Prior to delivery of my new TV, though, I was stuck in my new Moobaarn with most of my possessions trapped away in a barely stable structure of boxes. Sure, my old TV had been setup, but the 360 and Wii were buried underneath scores of books and old videotapes that had (perhaps mistakenly) also made the move. Desperate to make some impact on The List, I dug out my original Xbox and started flicking through the pending titles there; Panzer Dragoon Orta got a bit of a bash, but surprisingly I spent a fair wodge of time playing TimeSplitters 2. Now, I’ve ranted at length at this game on various internet fora, especially targeting those that recommended that game to me; as the second console FPS I ever played, it was a woefully abysmal experience compared to Halo. In fact, the in-game stats indicated that I’d spent a scant six hours playing TS2, completing it on the easiest difficulty setting, before running away to play something that felt right. I really didn’t like it at all.
Those same in-game stats, however, indicated that I’d only “completed” 10% of the game on offer… and that just doesn’t sit well with my OCD. So I started churning through some of the Arcade and Challenge modes, determined to attain Gold Trophies in all events… and, lo and behold, I found myself actually enjoying the game!

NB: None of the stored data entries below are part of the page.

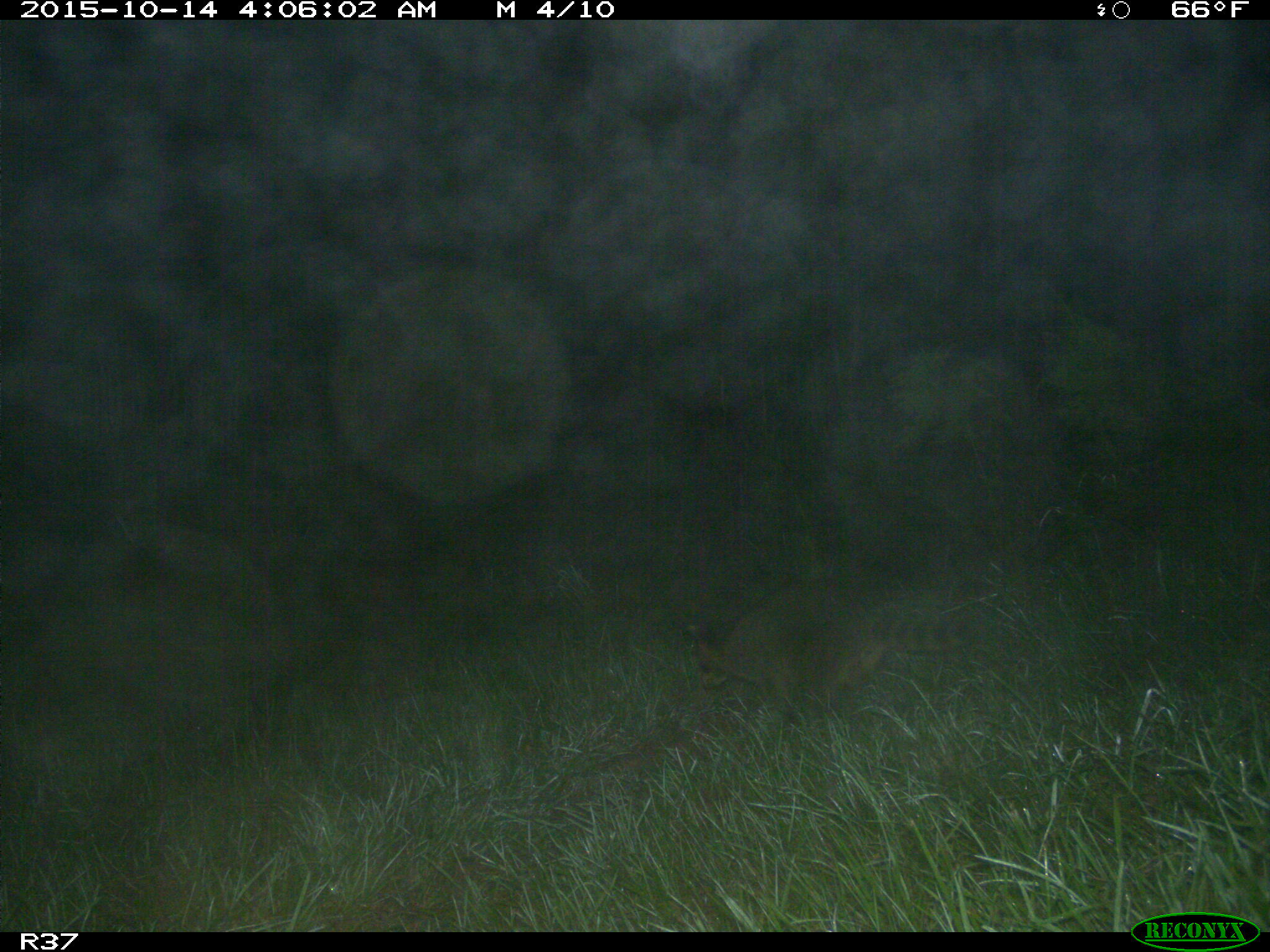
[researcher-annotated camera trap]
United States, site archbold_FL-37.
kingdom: Animalia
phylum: Chordata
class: Mammalia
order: Carnivora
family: Procyonidae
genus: Procyon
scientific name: Procyon lotor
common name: common raccoon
Procyon lotor (common raccoon).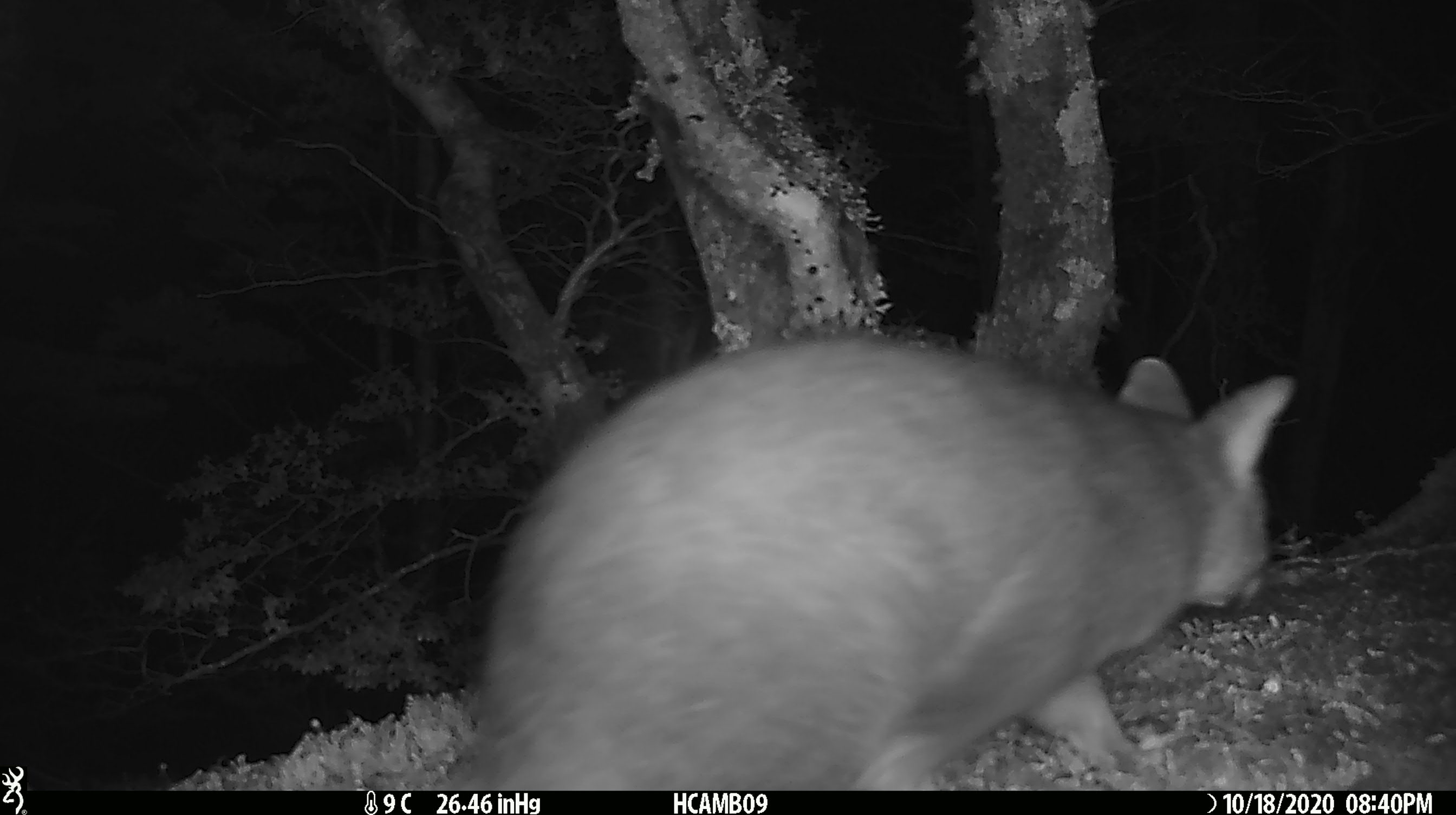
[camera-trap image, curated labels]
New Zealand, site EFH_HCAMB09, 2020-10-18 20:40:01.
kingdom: Animalia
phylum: Chordata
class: Mammalia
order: Diprotodontia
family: Phalangeridae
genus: Trichosurus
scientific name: Trichosurus vulpecula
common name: common brushtail possum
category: possum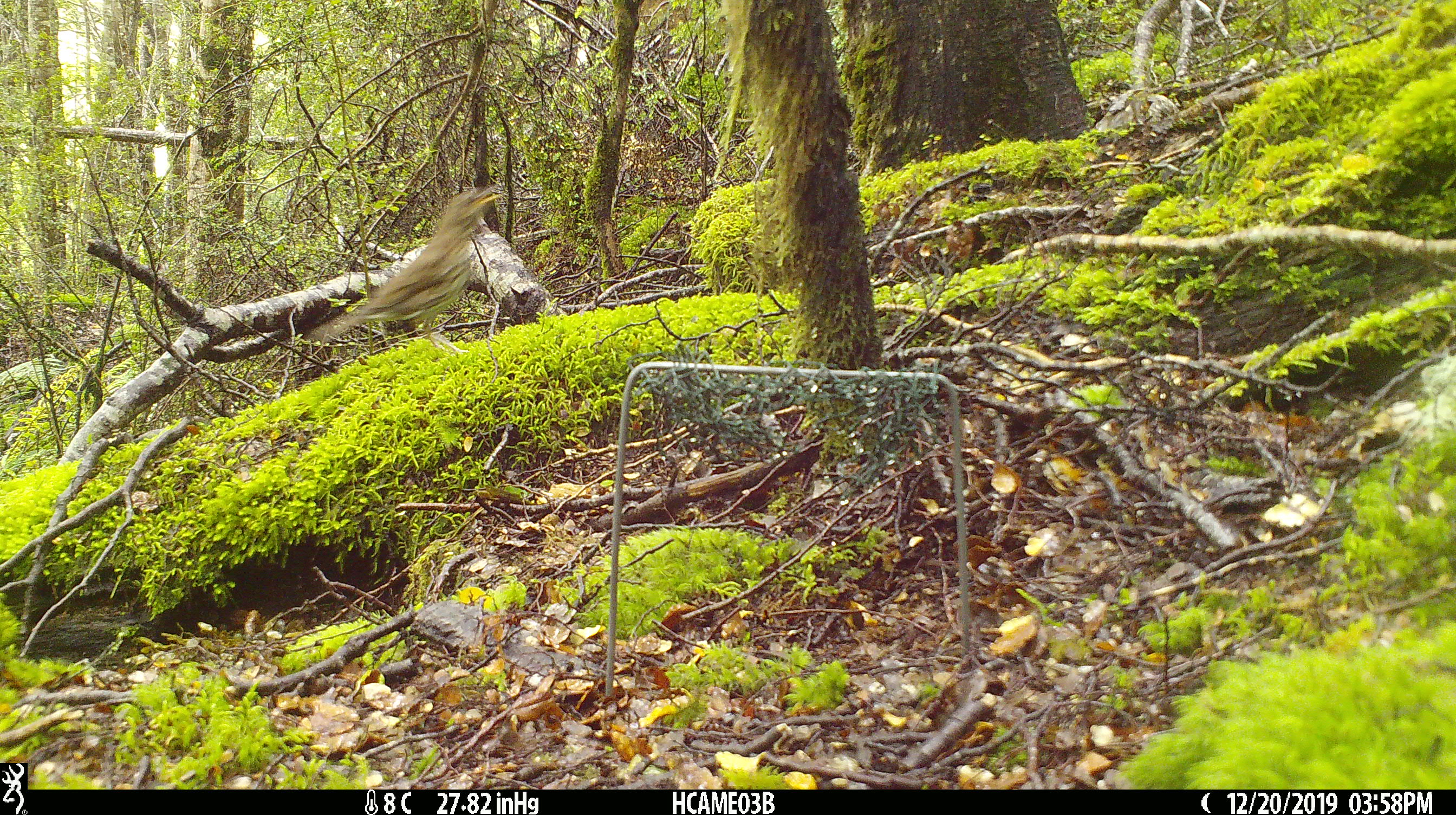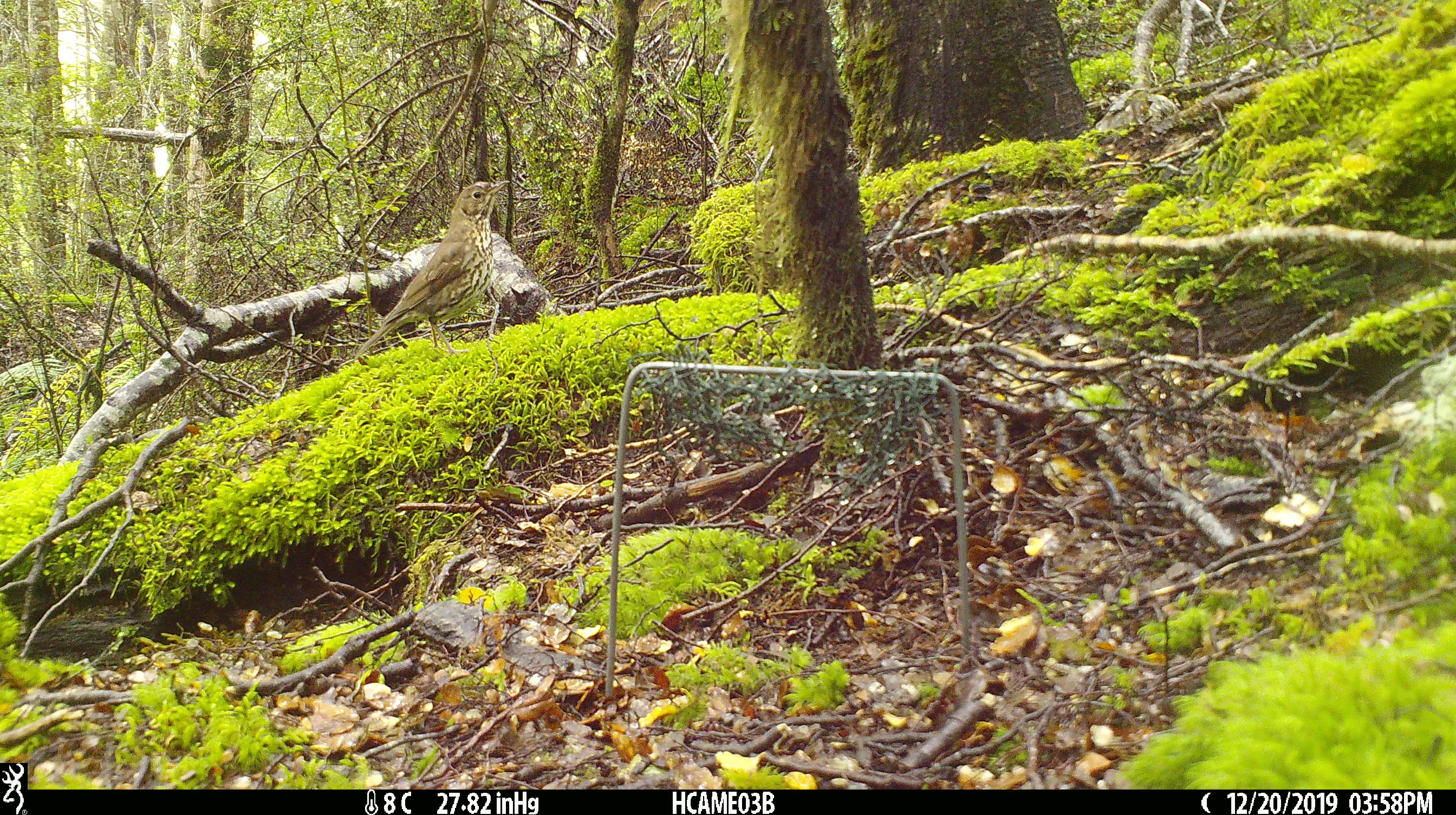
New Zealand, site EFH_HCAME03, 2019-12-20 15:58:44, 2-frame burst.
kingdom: Animalia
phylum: Chordata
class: Aves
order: Passeriformes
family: Turdidae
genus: Turdus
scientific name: Turdus philomelos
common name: song thrush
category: thrush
Thrush (song thrush) (Turdus philomelos).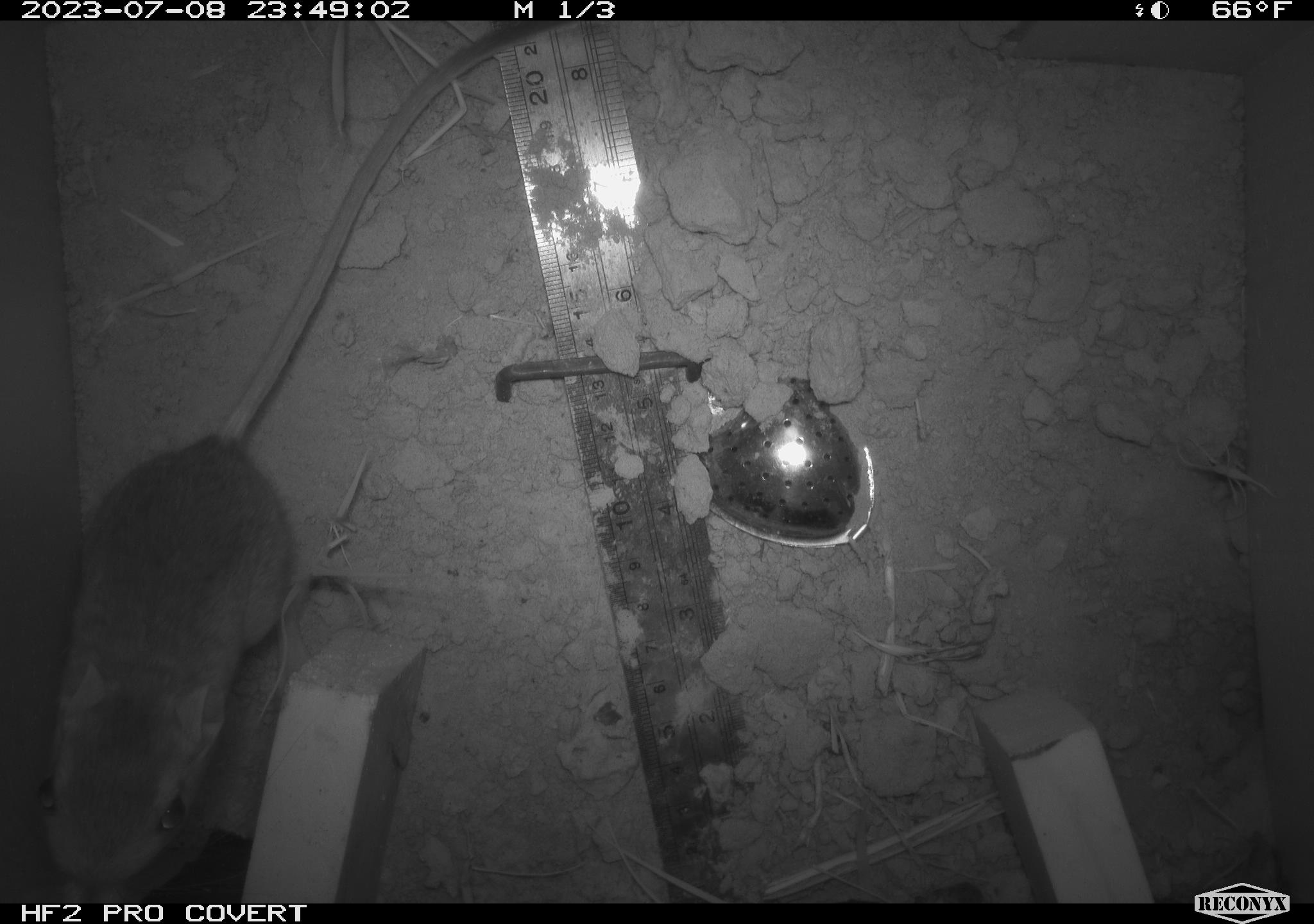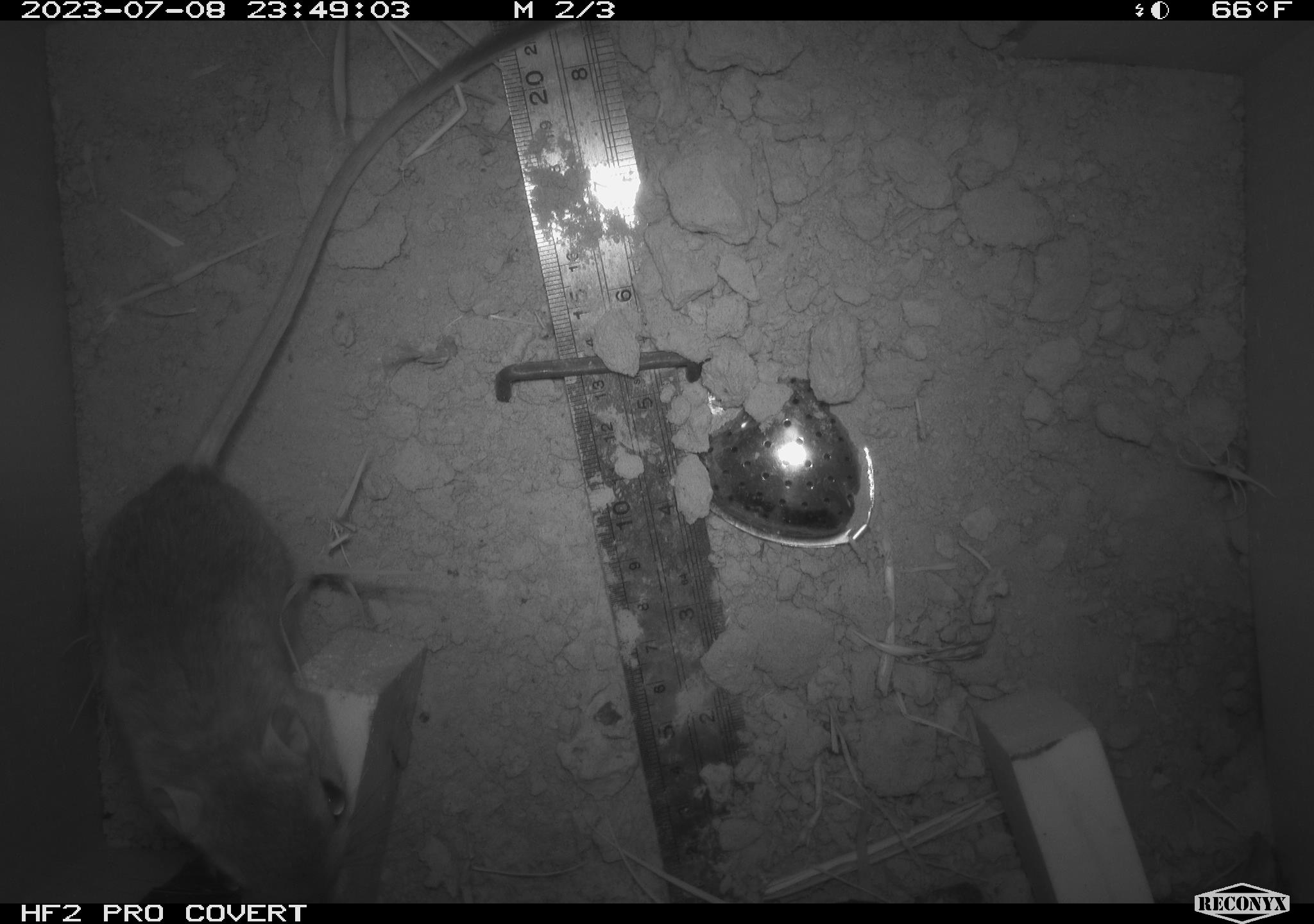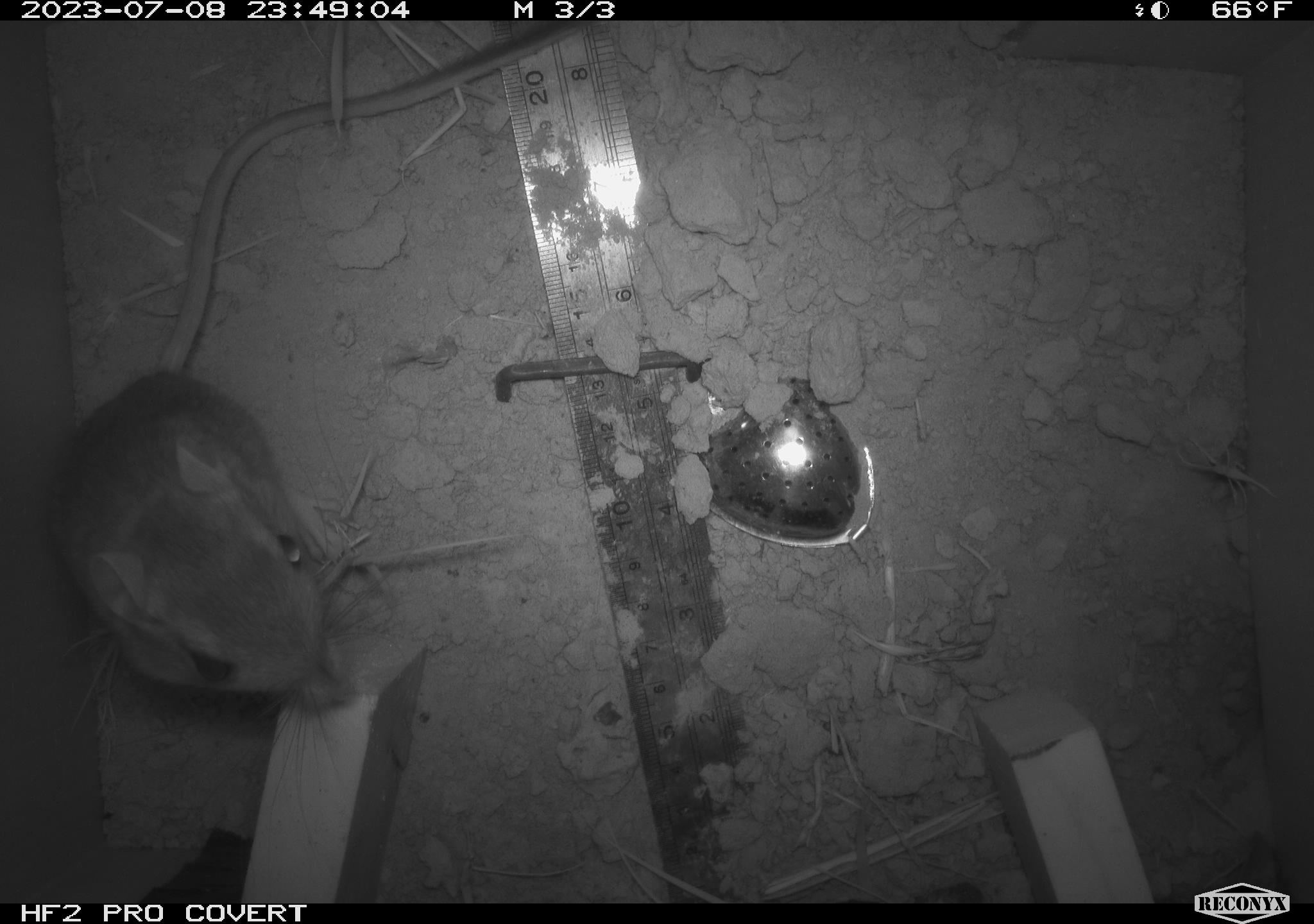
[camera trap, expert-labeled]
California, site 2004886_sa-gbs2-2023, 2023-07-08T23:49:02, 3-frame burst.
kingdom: Animalia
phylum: Chordata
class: Mammalia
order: Rodentia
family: Heteromyidae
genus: Dipodomys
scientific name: Dipodomys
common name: kangaroo rats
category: dipodomys species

What a pleasant surprise. Anyway, the percentage had crept up to about 34% by the time the new telly arrived and the old Xbox was consigned to a disused part of the entertainment unit; I will return to play more TimeSplitters 2, though, you mark my words.
My sole PS3 purchase so far has been the original Uncharted, and… well, colour me unimpressed. Woolly controls, glaringly shiny teeth, and paint-by-numbers action has done little to warm me; it really does feel like a prettied-up Tomb Raider clone with an awful lack of precision. In its defence, I’m only about half-way through the game, but my favourite bits thus far have been the oft-maligned jetski sections. Sure, Uncharted 2 may have been the critic’s choice for 2009, but on the strength of its predecessor I’m not sure I’ll bother.
But the good thing about this experience is that I think I’m starting to crystallise what appeals to me as a gamer. Without wanting to sound patronising in any way, Uncharted conjures up the same feeling, the same approach and mood, as Gears of War did for me; not in the gameplay (though there’s certainly some similarities there too), but in the way it’s presented: linear progression with well-defined set-pieces. And, just as GoW irked me massively (co-op hijinks with friends notwithstanding), I think Uncharted is going to pan out the same way.
Ummmmm, what else have I been doing in the last couple of months? Well, I’ve knocked two Wii games – The Legend of Zelda: Twilight Princess and Super Paper Mario – off the list, the latter being a paniccy weekend completion of one of my aforementioned In Case Of Emergency games when I realised that I wasn’t getting my skills together to complete Wii Play. Yes, the best part of five grand dropped on a nice new HD telly, and I’ve spent most of my time playing Wii games. And that continues even now, with the local release of Super Mario Galaxy 2 last Thursday… a couple of days solid play has allowed me to gather 118 Power Stars, enough to access one of the finest levels of gaming I’ve ever encountered… but more on that later.
Next week? Crackdown 2… and I cannot fucking wait. Which makes me reflect on the fantastic world we live in; only a fortnight ago, I wandered into my preferred vendor of gaming goodness and slapped down pre-orders on Super Mario Galaxy 2, Crackdown 2, and Halo: Reach, and two of those are released within a week of each other. How awesome is that?